Monday, July 21, 2014

"Billy Elliot"

Where “Silver Linings Playbook” succeeded in addressing its subject thoughtfully and truthfully while faithfully adhering to a conventional Hollywood structure, “Billy Elliot”, despite not being a Hollywood film, occupies an uncomfortable space somewhere between an examination of masculinity in a working-class environment and an inspirational fable about following one’s dreams. These two aspects seldom work together, not because they are intrinsically mutually exclusive, but rather because of screenwriter Lee Hall’s steadfast commitment to the plot at the expense of the themes and ideas he raises, not helped by director Stephen Daldry’s relatively safe approach.

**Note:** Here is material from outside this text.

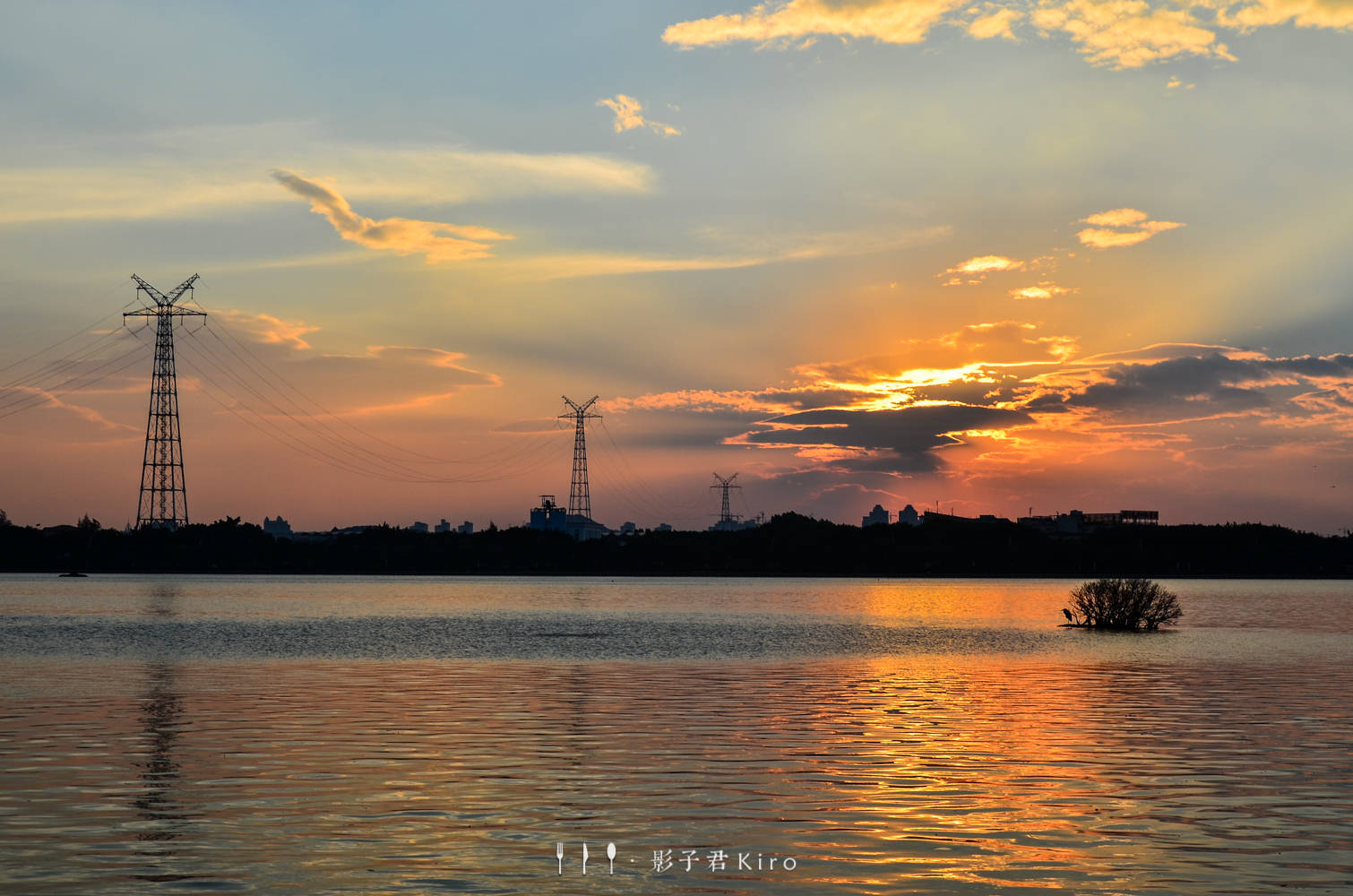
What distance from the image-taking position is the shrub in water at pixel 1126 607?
9594 centimetres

The titular character’s plight – an 11 year-old miner’s son discovering a love for ballet – as well as its setting in the 1984 – 1985 strike, offer tremendous potential for a compelling portrait of a boy caught in a difficult time and place. Alas, it is squandered by its stubborn refusal to go any deeper than easily-identifiable, predictable schemes:  Billy (Jamie Bell) spends his boxing money on dancing, gets caught by his dad. Billy practices in secret with his tough-as-nails teacher Mrs. Wilkinson (Julie Walters), misses an important audition due to his striking brother Tony’s arrest, gets exposed again. Cue a Dark Night Of The Soul, followed by an obligatory return to form and 180 from his dad. Suddenly, all pretense of studying masculinity and class is dropped. All that’s left is the big race for the dream. Billy’s success is a foregone conclusion. Hall and Daldry’s attempts at suspense ring hollow because it is unearned.

Thus the story’s political context gets reduced to a couple of plot contrivances – Tony’s arrest that prevents Billy’s audition, and his father’s breaking of the strike to earn more money for another audition in London. Billy’s relationship with his gay effeminate cross-dressing best friend Michael remains safe and devoid of tension or real unease; Billy never once questions his own sexuality, is never conflicted over his friend’s feelings for him despite having been raised in the same hyper-masculine environment that oppresses him. Because he is contradicting traditional gender stereotypes, the movie assumes, he surely has no issue with his best friend contradicting them even further.

This safe approach is mirrored in Stephen Daldry’s competent but fairly pedestrian direction: Musical training montages, shots that only illustrate what the script says without trying to extrapolate any possible hidden feeling… The only sequence where Daldry truly uses the cinematic medium and combines it with dancing as a means to express and understand Billy’s feelings is a truly astonishing sequence in which Billy vents out his anger after a heated row between his father and Mrs. Wilkinson. With a wider variety of camera angles and shot lengths, held together by dynamic editing and the Jam’s Town Called Malice, Daldry takes a break from merely telling the audience what Billy is feeling and instead chooses to actually express it.

The only other notable instance of Daldry going off the beaten track is Tony’s arrest. Set to the tune of the Clash’s London Calling, the scene depicts Tony being pursued through a series of houses by an army of riot police. Things are made even more bizarrely comical by the variety of obstacles Tony runs through and the slight speeding up of the police’s movements, giving the chase a slapstick tone reminiscent of old silent Keystone Kops shorts. This lightly satirical touch is as close as Daldry comes to making his historical setting really matter.

Billy Elliot” could have been a thought-provoking exploration of how gender and class stereotypes conflate and affect the protagonist’s perception of himself and the environment he grows up in. Instead, it ends up being yet another “Rocky”-inspired success story minus the authenticity. For a more successful and similarly crowd-pleasing story of a character transcending gender and class prejudices for self-expression – as well as a greater purpose, audiences should instead turn to Peter Cattaneo’s “The Full Monty”.